> Material to process

*** Begin section ***

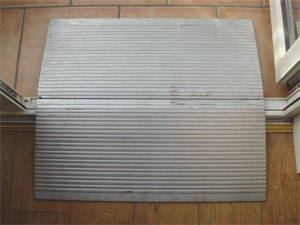 Aluminium threshold bridge ramp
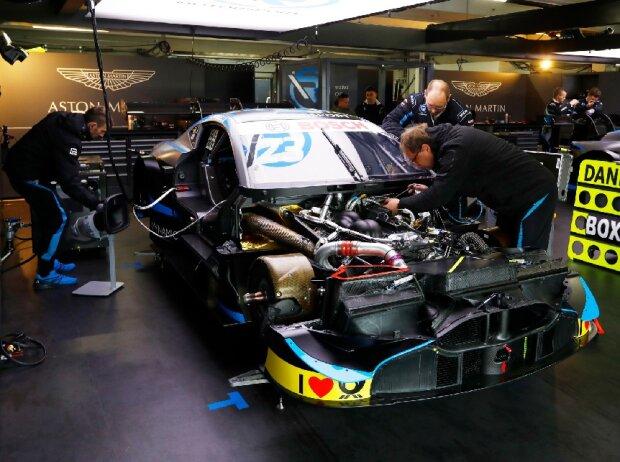 R-Motorsport, Aston Martin, Motor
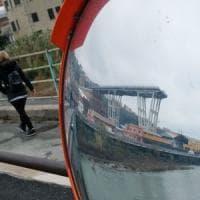Crollo ponte, si allarga la zona arancione, risarcimenti sino a Certosa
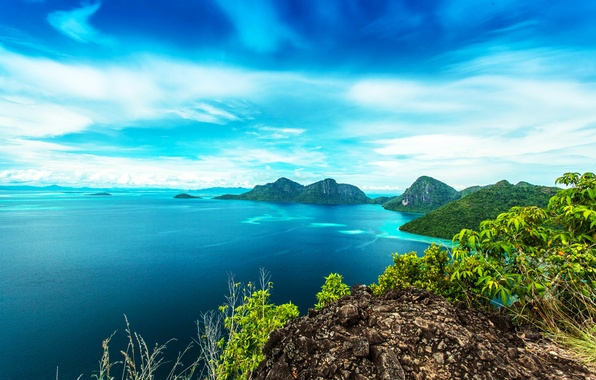 Картинка море, небо, облака, деревья, горы, тропики, камни, скалы, побережье, горизонт, кусты, вид сверху, Малайзия, Bohey ...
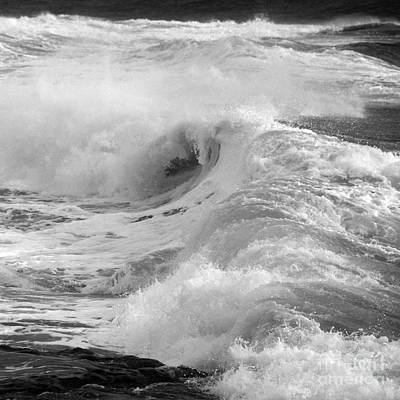 Photograph - Breaking Waves. 2 by Paul Davenport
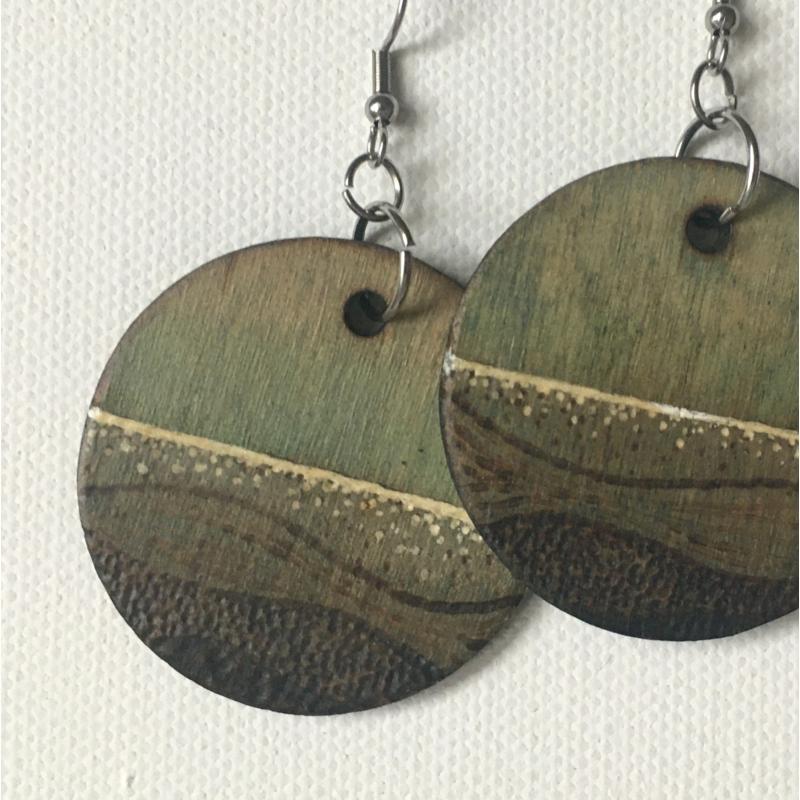 Színezett kerek fülbevaló fából, égetett mintával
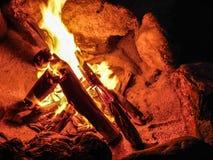 Descanso na fogueira fotografia de stock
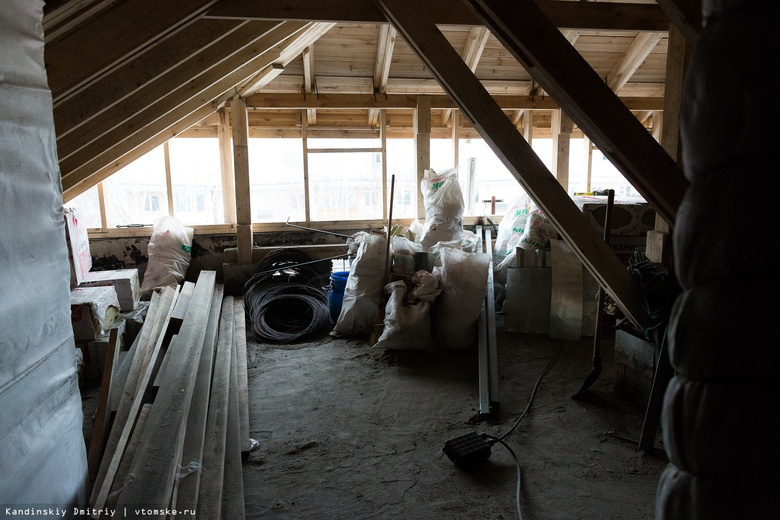 Срочный ремонт делают в доме по Иркутскому тракту из-за угрозы обрушения крыши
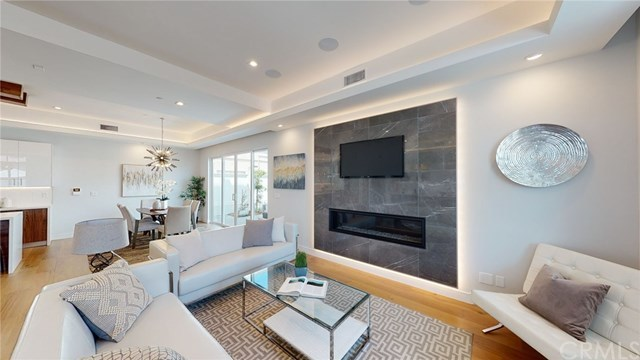 Active Under Contract   2203 Ruhland  Avenue #B Redondo Beach, CA 90278 3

*** End section ***

> What to produce
Return every entry above exactly as written, with no pictures included.

> Result of the exercise
 Aluminium threshold bridge ramp
 R-Motorsport, Aston Martin, Motor
Crollo ponte, si allarga la zona arancione, risarcimenti sino a Certosa
 Картинка море, небо, облака, деревья, горы, тропики, камни, скалы, побережье, горизонт, кусты, вид сверху, Малайзия, Bohey ...
 Photograph - Breaking Waves. 2 by Paul Davenport
 Színezett kerek fülbevaló fából, égetett mintával
 Descanso na fogueira fotografia de stock
 Срочный ремонт делают в доме по Иркутскому тракту из-за угрозы обрушения крыши
 Active Under Contract   2203 Ruhland  Avenue #B Redondo Beach, CA 90278 3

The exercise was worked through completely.